An Homage to Spiritual Directors
I had my first spiritual director what I was 14 years old. I was a freshman in High School, my first year as a seminarian in the Catholic Church. I was too young to know what to do with a spiritual director, what their role in my life was, or how to grow because of what they did to help.
I would spend eight years in the Catholic seminary, every year of which I was asked to form a relationship with a spiritual director. By the time I left seminary, I had come to rely heavily on their gift to help shape and direct the health of my spiritual well-being.
Part counselor, part coach, part guru, and part confidante, every SD I have ever had the joy of working work had one thing in mind: exploring honest answers to the question “how is it with my soul?”
I am now thirty years into my ordained ministry. Over the years I have had opportunities to work with these remarkable leaders, whose calling and gift is to maintain the spiritual health of the church and those who serve within it.
A few years ago, I prepared a address to a group of leaders in the Conference of churches where I was working. My opening line read “It is time for the Spiritual Directors, the shamans, and the sages to find their voice among us. It is time for us to listen to what they give voice to.”
Before the remarkable church historian Phyllis Tickle died, she reminded the church that we are going through a new time of Reformation. The previous Reformation shifted the Church on its axis. These shifts, which she argued happened about once every 500 years, begin when questions about authority surface. We call into question that which we grant the authority to resolve our questions about truth and morality.
Its happening again, she said. Since the time of Luther, the reformed traditions granted that authority to scripture. She says we have learned new things about those writings that, while they remain sacred to us, are no longer going to allow us to say the Bible is our only source of determining truth and moral judgment.
What will replace it?
Her guess was the Holy Spirit.
She says we are entering a time when the sacred movement and dance of the Spirit of the living God and the risen Christ will assist the Church in its deliberations. The art of discernment, the playful and creative ability to sense the impulses of the Spirit of God in prayer and through contemplation, will stand alongside our renderings of our sacred texts and speak to us about our pathways to grace, to justice, to faith, to hope, and to love.
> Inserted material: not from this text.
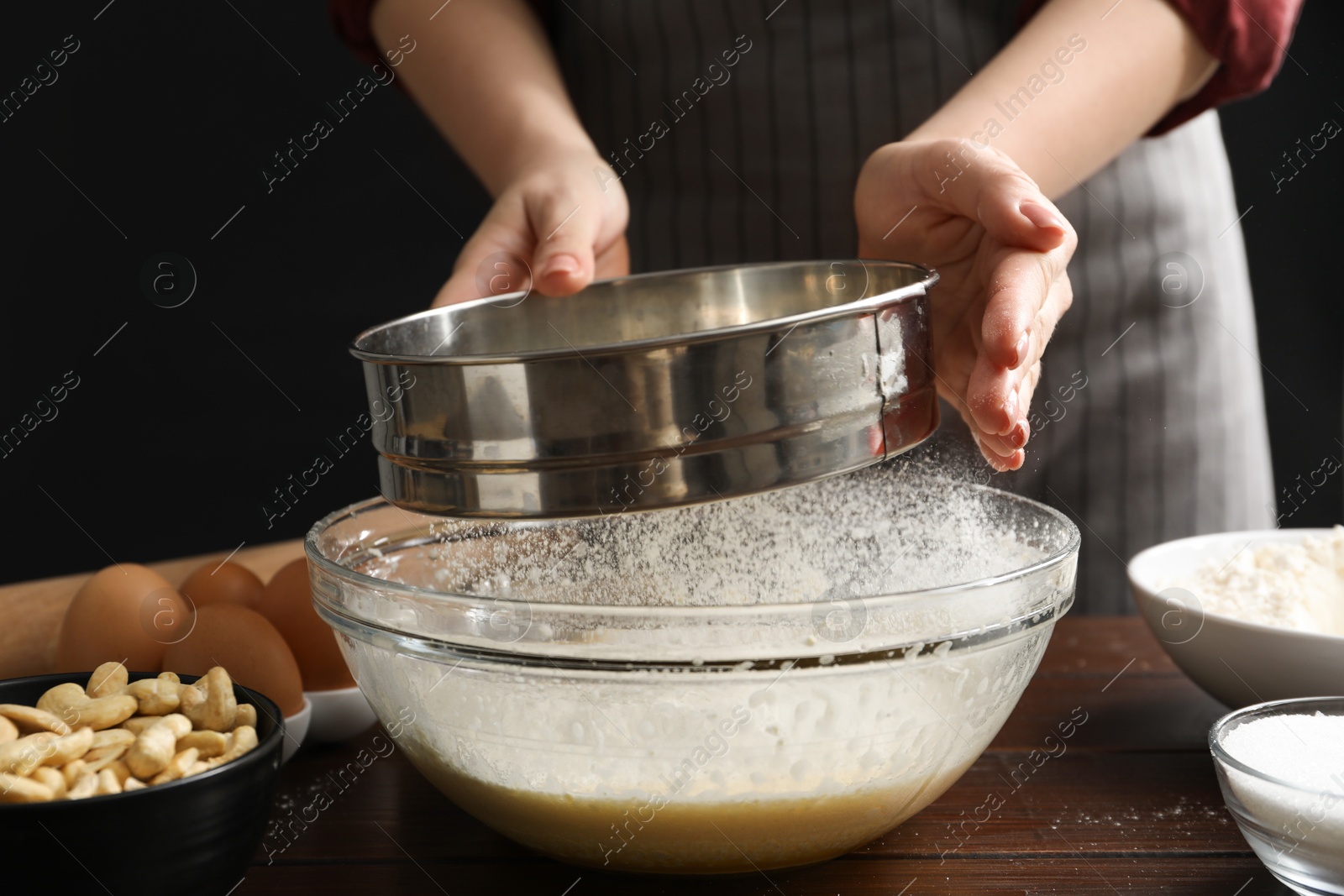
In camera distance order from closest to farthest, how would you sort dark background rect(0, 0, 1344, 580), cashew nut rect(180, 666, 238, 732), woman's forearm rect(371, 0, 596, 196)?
cashew nut rect(180, 666, 238, 732) → woman's forearm rect(371, 0, 596, 196) → dark background rect(0, 0, 1344, 580)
And so, it is time for the spiritual directors, those who direct our spirits, who open us up to matters oft unnoticed in the hectic and chaotic world we move through, to emerge. It is time for us all the develop disciplines of discernment and contemplation so that the Holy Spirit, who has not abandoned the church and remains its life-blood, can speak to us through the cacophony of voices vying for our attention.
Gentle traveler of these some times weary ways, let your spirit open up on your walk through this world. May there be joy in your spirit on this, your journey Into the Mystic.